Open jeff-hernandez opened 3 years ago
@jeff-hernandez What would the code example of this look like?
import pandas as pd
import woodwork as ww
df = pd.read_csv("https://api.featurelabs.com/datasets/online-retail-logs-2018-08-28.csv")
# dataframe gets auto-initialized without calling `init`?
Entering the accessor for the first time would initialize Woodwork automatically instead of raising an error.
import pandas as pd
import woodwork as ww
df = pd.read_csv("https://api.featurelabs.com/datasets/online-retail-logs-2018-08-28.csv") # not initialized
df.ww # auto-initialized
Physical Type Logical Type Semantic Tag(s)
Column
order_id category Categorical ['category']
product_id category Categorical ['category']
description category Categorical ['category']
quantity int64 Integer ['numeric']
order_date datetime64[ns] Datetime []
unit_price float64 Double ['numeric']
customer_name category Categorical ['category']
country category Categorical ['category']

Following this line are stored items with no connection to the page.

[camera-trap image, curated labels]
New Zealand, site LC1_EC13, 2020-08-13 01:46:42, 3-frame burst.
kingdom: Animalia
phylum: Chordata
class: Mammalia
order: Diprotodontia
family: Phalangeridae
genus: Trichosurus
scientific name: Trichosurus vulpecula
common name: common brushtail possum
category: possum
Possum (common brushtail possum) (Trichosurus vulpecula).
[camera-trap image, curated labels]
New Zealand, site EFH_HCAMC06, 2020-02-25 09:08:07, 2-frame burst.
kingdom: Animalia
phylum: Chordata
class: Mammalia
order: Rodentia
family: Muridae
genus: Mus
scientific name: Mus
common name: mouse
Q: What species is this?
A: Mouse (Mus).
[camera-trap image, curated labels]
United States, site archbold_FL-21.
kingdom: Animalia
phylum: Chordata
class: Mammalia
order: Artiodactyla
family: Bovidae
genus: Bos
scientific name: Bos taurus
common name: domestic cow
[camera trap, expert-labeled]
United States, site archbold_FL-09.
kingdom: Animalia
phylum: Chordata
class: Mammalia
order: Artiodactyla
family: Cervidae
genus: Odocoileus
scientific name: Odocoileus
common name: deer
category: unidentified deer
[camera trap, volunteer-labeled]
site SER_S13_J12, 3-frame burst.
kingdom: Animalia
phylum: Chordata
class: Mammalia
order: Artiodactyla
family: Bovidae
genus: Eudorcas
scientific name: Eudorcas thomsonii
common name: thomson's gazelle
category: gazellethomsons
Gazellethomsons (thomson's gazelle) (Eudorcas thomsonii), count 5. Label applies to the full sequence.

total float64 Double ['numeric']
cancelled bool Boolean []
In contrast to the current behavior, entering the accessor raises an error.
import pandas as pd
import woodwork as ww
df = pd.read_csv("https://api.featurelabs.com/datasets/online-retail-logs-2018-08-28.csv")
df.ww
WoodworkNotInitError: Woodwork not initialized for this DataFrame. Initialize by calling DataFrame.ww.init
As a user, I think it would be helpful to auto-initialize Woodwork when using the accessor. DataFrames contain enough information to create an initial schema based on the data types. There are several methods to update the schema after initializing.
Additionally, I think this behavior is similar to pandas behavior which does not require data type information to initialize a DataFrame -- you can modify the data types afterward. One possible drawback is losing the option to provide typing information before initializing, but it might be more of a pain point to make this initialization a requirement for the user.
As a developer, I think it would help simplify the code since it wouldn't require adding an initialization check to most (if not all?) of the methods in the Woodwork accessor. There may be some points I've overlooked here, but I think this is something worth considering.